- WHAT NEEDS TO BE DONE -
When a line of the records below contains the string "United", copy that whole line.

- EXTRACTED RECORDS -
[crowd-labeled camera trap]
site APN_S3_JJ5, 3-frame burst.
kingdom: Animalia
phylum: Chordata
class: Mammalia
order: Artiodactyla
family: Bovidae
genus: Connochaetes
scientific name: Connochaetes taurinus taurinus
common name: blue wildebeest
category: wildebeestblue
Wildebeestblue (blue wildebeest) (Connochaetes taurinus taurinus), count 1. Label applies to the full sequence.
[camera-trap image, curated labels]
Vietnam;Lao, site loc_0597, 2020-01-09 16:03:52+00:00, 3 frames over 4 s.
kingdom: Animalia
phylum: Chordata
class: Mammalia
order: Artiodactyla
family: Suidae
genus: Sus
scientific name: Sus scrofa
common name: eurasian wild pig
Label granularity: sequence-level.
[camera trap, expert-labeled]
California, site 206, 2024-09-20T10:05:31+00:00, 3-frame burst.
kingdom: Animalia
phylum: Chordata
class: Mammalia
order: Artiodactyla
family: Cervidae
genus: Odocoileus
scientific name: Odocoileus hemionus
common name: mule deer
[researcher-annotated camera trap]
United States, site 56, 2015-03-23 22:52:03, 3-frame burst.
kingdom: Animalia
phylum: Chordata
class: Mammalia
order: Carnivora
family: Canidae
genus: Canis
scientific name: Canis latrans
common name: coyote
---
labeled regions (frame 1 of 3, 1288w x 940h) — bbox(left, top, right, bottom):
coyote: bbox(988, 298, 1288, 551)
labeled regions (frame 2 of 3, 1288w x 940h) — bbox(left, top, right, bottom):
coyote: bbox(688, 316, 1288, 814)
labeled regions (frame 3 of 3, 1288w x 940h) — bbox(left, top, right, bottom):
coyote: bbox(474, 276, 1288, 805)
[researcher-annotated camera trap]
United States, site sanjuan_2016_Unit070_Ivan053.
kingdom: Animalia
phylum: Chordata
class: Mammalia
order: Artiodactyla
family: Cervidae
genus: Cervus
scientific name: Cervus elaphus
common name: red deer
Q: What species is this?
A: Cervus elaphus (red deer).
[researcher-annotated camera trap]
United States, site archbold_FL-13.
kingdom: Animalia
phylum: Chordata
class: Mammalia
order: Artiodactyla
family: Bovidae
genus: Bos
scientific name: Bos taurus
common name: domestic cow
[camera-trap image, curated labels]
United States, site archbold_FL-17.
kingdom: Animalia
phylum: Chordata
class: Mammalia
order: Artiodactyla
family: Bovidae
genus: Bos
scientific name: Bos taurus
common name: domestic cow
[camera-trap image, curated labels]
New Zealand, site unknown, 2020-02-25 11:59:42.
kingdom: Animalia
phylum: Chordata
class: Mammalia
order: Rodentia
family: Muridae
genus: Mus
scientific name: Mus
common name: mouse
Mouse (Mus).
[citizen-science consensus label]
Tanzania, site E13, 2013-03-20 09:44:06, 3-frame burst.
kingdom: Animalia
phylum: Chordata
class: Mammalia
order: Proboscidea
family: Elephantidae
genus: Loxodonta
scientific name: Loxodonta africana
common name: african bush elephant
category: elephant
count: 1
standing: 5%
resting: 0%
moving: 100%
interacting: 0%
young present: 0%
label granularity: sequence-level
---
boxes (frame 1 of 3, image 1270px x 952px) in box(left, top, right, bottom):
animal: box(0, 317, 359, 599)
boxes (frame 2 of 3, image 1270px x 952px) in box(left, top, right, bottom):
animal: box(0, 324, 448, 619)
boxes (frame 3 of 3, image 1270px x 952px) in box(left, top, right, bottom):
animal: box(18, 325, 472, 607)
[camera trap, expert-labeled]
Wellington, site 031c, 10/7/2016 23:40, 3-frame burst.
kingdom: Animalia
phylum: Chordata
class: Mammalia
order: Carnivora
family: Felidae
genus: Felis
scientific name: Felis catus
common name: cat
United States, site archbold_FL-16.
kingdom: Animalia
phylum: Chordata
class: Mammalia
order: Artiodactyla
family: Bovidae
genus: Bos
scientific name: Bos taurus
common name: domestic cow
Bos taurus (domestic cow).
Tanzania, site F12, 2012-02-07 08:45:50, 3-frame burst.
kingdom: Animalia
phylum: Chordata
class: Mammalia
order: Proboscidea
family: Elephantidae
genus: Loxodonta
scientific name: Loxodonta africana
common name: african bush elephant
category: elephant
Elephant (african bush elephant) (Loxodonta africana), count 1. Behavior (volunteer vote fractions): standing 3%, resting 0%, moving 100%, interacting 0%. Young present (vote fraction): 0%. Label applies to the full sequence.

- THE ANSWER -
United States, site 56, 2015-03-23 22:52:03, 3-frame burst.
United States, site sanjuan_2016_Unit070_Ivan053.
United States, site archbold_FL-13.
United States, site archbold_FL-17.
United States, site archbold_FL-16.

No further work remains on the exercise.